Sumatriptan treatment increased the coexpression of substance P with calcitonin gene-related peptide (CGRP) in dural afferents. (A) After retrolabeling the dural afferents of the trigeminal ganglia, sections were prepared for fluorescent staining to visualize CGRP and substance P at day 6 and 21 after sumatriptan exposure. (B) The numbers of profiles expressing substance P and CGRP were counted. Sumatriptan exposure induced a small but significant (*p < 0.05) increase in coexpression of CGRP and substance P, relative to vehicle-infused animals, observed at day 6 but not at day 21 after sumatriptan pump implantation.

FIGURE 6

Sumatriptan-induced latent sensitization. On day 20 after pump implantation, an acute injection of the nitric oxide (NO) donor sodium nitroprusside (SNP) (3 mg/kg intraperitoneally [ip]) significantly (p < 0.05) reduced both the (A) periorbital and (B) hind paw withdrawal thresholds to probing with von Fey filaments. SNP injection in saline-exposed rats did not change the withdrawal thresholds. (C) Rats were pre-exposed to sumatriptan infusion (0.6mg/kg/day for 6 days) and challenged with SNP (3mg/kg ip) after 20 days. Blood samples (1ml) were withdrawn 1.5, 3.5, and 5.5 hours after the injection. Sumatriptan exposure resulted in a significant (p < 0.05) and time-dependent increase in calcitonin gene-related peptide (CGRP) levels. No changes in CGRP blood levels were observed in saline-exposed rats. (D) Twenty days after implantation of minipumps, rats received SNP (3mg/kg ip) followed after 30 minutes by α-CGRP_(8–37) (0.45mg/kg intravenously). Systemic administration of α-CGRP_(8–37) significantly (*p < 0.05) reduced behavioral signs of periorbital and hind paw tactile allodynia within 1 hour of the injection.
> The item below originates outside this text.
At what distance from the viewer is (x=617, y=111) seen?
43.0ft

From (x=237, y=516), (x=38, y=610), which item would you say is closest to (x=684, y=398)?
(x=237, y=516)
In a second set of studies, the NK-1 antagonist L-732,138 (10mg/kg subcutaneously) was administered 30 minutes after SNP. Treatment with L-732,138 failed to abolish the development of tactile allodynia of the face or hind paws. Behavioral responses were not altered by vehicle, α-CGRP_(8–37), or L-732,138 in saline exposed rats (data not shown).